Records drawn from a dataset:
────

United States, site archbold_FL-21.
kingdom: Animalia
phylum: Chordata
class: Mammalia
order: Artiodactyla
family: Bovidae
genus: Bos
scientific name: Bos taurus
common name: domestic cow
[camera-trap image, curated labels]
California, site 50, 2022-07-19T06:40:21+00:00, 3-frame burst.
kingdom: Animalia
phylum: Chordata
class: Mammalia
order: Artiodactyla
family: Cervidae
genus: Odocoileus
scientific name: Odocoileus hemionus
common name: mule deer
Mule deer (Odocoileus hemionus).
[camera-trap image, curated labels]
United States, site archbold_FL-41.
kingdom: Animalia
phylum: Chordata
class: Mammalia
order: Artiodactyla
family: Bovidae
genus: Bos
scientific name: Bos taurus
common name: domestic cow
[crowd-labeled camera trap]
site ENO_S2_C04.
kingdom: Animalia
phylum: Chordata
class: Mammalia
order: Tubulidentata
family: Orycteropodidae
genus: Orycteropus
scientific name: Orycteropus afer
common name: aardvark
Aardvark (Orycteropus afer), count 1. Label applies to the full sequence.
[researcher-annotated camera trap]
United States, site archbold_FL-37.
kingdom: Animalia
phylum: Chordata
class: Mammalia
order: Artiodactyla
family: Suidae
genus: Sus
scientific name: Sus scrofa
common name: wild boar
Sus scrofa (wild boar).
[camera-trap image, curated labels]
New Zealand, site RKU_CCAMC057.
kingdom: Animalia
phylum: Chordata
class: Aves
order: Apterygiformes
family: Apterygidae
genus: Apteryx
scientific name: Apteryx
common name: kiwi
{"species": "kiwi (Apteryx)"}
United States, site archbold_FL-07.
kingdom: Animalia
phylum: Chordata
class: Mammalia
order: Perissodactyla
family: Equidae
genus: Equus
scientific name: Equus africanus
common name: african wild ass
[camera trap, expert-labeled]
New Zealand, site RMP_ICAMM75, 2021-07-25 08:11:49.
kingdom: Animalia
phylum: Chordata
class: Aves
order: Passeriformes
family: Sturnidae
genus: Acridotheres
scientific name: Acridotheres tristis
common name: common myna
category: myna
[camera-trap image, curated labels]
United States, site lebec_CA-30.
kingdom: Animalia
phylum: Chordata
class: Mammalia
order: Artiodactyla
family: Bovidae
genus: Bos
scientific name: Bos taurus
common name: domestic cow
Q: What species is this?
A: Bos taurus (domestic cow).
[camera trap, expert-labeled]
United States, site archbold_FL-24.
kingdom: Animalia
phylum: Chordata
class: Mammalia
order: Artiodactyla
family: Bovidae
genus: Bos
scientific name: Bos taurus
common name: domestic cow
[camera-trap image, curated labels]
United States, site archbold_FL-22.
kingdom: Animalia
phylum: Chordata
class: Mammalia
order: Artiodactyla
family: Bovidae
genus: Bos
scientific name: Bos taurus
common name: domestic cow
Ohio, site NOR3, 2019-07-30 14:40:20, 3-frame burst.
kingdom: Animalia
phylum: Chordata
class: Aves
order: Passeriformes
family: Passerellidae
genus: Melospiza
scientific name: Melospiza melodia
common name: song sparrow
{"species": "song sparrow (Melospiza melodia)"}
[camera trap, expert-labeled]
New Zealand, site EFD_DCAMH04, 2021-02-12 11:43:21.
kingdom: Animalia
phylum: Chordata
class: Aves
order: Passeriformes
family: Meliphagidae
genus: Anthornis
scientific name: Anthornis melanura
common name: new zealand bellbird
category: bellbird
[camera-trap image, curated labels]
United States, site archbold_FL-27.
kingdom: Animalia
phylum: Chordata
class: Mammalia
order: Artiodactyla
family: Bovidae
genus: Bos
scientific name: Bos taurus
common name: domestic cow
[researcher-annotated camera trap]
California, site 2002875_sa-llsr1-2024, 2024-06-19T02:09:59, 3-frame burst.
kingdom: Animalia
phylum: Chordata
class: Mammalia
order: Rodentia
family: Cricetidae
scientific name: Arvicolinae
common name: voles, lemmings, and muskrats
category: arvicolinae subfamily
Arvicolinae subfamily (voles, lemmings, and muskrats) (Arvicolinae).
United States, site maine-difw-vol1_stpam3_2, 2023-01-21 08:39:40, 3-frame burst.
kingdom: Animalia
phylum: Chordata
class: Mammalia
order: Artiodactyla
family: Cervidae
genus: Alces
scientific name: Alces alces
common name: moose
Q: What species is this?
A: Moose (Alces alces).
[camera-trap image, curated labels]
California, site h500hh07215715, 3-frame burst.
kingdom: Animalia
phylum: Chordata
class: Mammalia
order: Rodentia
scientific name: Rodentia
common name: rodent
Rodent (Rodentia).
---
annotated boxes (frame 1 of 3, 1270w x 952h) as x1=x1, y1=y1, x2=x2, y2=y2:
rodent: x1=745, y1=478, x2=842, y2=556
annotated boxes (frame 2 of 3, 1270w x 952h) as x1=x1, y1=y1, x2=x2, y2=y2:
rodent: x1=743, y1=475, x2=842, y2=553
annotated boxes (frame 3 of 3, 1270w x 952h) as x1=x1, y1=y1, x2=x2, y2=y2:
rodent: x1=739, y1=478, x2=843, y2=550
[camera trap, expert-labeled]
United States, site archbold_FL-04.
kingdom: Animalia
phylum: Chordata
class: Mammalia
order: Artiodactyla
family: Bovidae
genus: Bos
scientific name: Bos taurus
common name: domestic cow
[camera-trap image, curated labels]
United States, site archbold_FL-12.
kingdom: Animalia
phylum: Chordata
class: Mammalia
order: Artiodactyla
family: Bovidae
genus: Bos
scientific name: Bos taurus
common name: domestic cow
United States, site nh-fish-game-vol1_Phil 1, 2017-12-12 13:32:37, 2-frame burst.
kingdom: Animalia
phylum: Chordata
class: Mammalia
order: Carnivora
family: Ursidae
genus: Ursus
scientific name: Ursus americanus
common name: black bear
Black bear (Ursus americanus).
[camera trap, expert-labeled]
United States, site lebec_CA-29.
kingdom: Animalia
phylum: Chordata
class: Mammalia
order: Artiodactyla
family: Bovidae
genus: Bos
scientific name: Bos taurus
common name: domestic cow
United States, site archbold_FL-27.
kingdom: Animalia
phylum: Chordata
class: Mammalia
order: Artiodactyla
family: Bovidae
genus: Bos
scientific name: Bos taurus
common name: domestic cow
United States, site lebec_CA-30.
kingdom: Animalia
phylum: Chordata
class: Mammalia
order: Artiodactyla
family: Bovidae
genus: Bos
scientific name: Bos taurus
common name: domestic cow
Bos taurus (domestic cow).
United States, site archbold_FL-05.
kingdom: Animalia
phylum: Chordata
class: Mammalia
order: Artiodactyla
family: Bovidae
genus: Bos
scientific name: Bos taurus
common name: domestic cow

────

• ABOUT THIS TASK: Down to the last character, restate every record.

• SOLUTION BELOW:
United States, site archbold_FL-21.
kingdom: Animalia
phylum: Chordata
class: Mammalia
order: Artiodactyla
family: Bovidae
genus: Bos
scientific name: Bos taurus
common name: domestic cow
[camera-trap image, curated labels]
California, site 50, 2022-07-19T06:40:21+00:00, 3-frame burst.
kingdom: Animalia
phylum: Chordata
class: Mammalia
order: Artiodactyla
family: Cervidae
genus: Odocoileus
scientific name: Odocoileus hemionus
common name: mule deer
Mule deer (Odocoileus hemionus).
[camera-trap image, curated labels]
United States, site archbold_FL-41.
kingdom: Animalia
phylum: Chordata
class: Mammalia
order: Artiodactyla
family: Bovidae
genus: Bos
scientific name: Bos taurus
common name: domestic cow
[crowd-labeled camera trap]
site ENO_S2_C04.
kingdom: Animalia
phylum: Chordata
class: Mammalia
order: Tubulidentata
family: Orycteropodidae
genus: Orycteropus
scientific name: Orycteropus afer
common name: aardvark
Aardvark (Orycteropus afer), count 1. Label applies to the full sequence.
[researcher-annotated camera trap]
United States, site archbold_FL-37.
kingdom: Animalia
phylum: Chordata
class: Mammalia
order: Artiodactyla
family: Suidae
genus: Sus
scientific name: Sus scrofa
common name: wild boar
Sus scrofa (wild boar).
[camera-trap image, curated labels]
New Zealand, site RKU_CCAMC057.
kingdom: Animalia
phylum: Chordata
class: Aves
order: Apterygiformes
family: Apterygidae
genus: Apteryx
scientific name: Apteryx
common name: kiwi
{"species": "kiwi (Apteryx)"}
United States, site archbold_FL-07.
kingdom: Animalia
phylum: Chordata
class: Mammalia
order: Perissodactyla
family: Equidae
genus: Equus
scientific name: Equus africanus
common name: african wild ass
[camera trap, expert-labeled]
New Zealand, site RMP_ICAMM75, 2021-07-25 08:11:49.
kingdom: Animalia
phylum: Chordata
class: Aves
order: Passeriformes
family: Sturnidae
genus: Acridotheres
scientific name: Acridotheres tristis
common name: common myna
category: myna
[camera-trap image, curated labels]
United States, site lebec_CA-30.
kingdom: Animalia
phylum: Chordata
class: Mammalia
order: Artiodactyla
family: Bovidae
genus: Bos
scientific name: Bos taurus
common name: domestic cow
Q: What species is this?
A: Bos taurus (domestic cow).
[camera trap, expert-labeled]
United States, site archbold_FL-24.
kingdom: Animalia
phylum: Chordata
class: Mammalia
order: Artiodactyla
family: Bovidae
genus: Bos
scientific name: Bos taurus
common name: domestic cow
[camera-trap image, curated labels]
United States, site archbold_FL-22.
kingdom: Animalia
phylum: Chordata
class: Mammalia
order: Artiodactyla
family: Bovidae
genus: Bos
scientific name: Bos taurus
common name: domestic cow
Ohio, site NOR3, 2019-07-30 14:40:20, 3-frame burst.
kingdom: Animalia
phylum: Chordata
class: Aves
order: Passeriformes
family: Passerellidae
genus: Melospiza
scientific name: Melospiza melodia
common name: song sparrow
{"species": "song sparrow (Melospiza melodia)"}
[camera trap, expert-labeled]
New Zealand, site EFD_DCAMH04, 2021-02-12 11:43:21.
kingdom: Animalia
phylum: Chordata
class: Aves
order: Passeriformes
family: Meliphagidae
genus: Anthornis
scientific name: Anthornis melanura
common name: new zealand bellbird
category: bellbird
[camera-trap image, curated labels]
United States, site archbold_FL-27.
kingdom: Animalia
phylum: Chordata
class: Mammalia
order: Artiodactyla
family: Bovidae
genus: Bos
scientific name: Bos taurus
common name: domestic cow
[researcher-annotated camera trap]
California, site 2002875_sa-llsr1-2024, 2024-06-19T02:09:59, 3-frame burst.
kingdom: Animalia
phylum: Chordata
class: Mammalia
order: Rodentia
family: Cricetidae
scientific name: Arvicolinae
common name: voles, lemmings, and muskrats
category: arvicolinae subfamily
Arvicolinae subfamily (voles, lemmings, and muskrats) (Arvicolinae).
United States, site maine-difw-vol1_stpam3_2, 2023-01-21 08:39:40, 3-frame burst.
kingdom: Animalia
phylum: Chordata
class: Mammalia
order: Artiodactyla
family: Cervidae
genus: Alces
scientific name: Alces alces
common name: moose
Q: What species is this?
A: Moose (Alces alces).
[camera-trap image, curated labels]
California, site h500hh07215715, 3-frame burst.
kingdom: Animalia
phylum: Chordata
class: Mammalia
order: Rodentia
scientific name: Rodentia
common name: rodent
Rodent (Rodentia).
---
annotated boxes (frame 1 of 3, 1270w x 952h) as x1=x1, y1=y1, x2=x2, y2=y2:
rodent: x1=745, y1=478, x2=842, y2=556
annotated boxes (frame 2 of 3, 1270w x 952h) as x1=x1, y1=y1, x2=x2, y2=y2:
rodent: x1=743, y1=475, x2=842, y2=553
annotated boxes (frame 3 of 3, 1270w x 952h) as x1=x1, y1=y1, x2=x2, y2=y2:
rodent: x1=739, y1=478, x2=843, y2=550
[camera trap, expert-labeled]
United States, site archbold_FL-04.
kingdom: Animalia
phylum: Chordata
class: Mammalia
order: Artiodactyla
family: Bovidae
genus: Bos
scientific name: Bos taurus
common name: domestic cow
[camera-trap image, curated labels]
United States, site archbold_FL-12.
kingdom: Animalia
phylum: Chordata
class: Mammalia
order: Artiodactyla
family: Bovidae
genus: Bos
scientific name: Bos taurus
common name: domestic cow
United States, site nh-fish-game-vol1_Phil 1, 2017-12-12 13:32:37, 2-frame burst.
kingdom: Animalia
phylum: Chordata
class: Mammalia
order: Carnivora
family: Ursidae
genus: Ursus
scientific name: Ursus americanus
common name: black bear
Black bear (Ursus americanus).
[camera trap, expert-labeled]
United States, site lebec_CA-29.
kingdom: Animalia
phylum: Chordata
class: Mammalia
order: Artiodactyla
family: Bovidae
genus: Bos
scientific name: Bos taurus
common name: domestic cow
United States, site archbold_FL-27.
kingdom: Animalia
phylum: Chordata
class: Mammalia
order: Artiodactyla
family: Bovidae
genus: Bos
scientific name: Bos taurus
common name: domestic cow
United States, site lebec_CA-30.
kingdom: Animalia
phylum: Chordata
class: Mammalia
order: Artiodactyla
family: Bovidae
genus: Bos
scientific name: Bos taurus
common name: domestic cow
Bos taurus (domestic cow).
United States, site archbold_FL-05.
kingdom: Animalia
phylum: Chordata
class: Mammalia
order: Artiodactyla
family: Bovidae
genus: Bos
scientific name: Bos taurus
common name: domestic cow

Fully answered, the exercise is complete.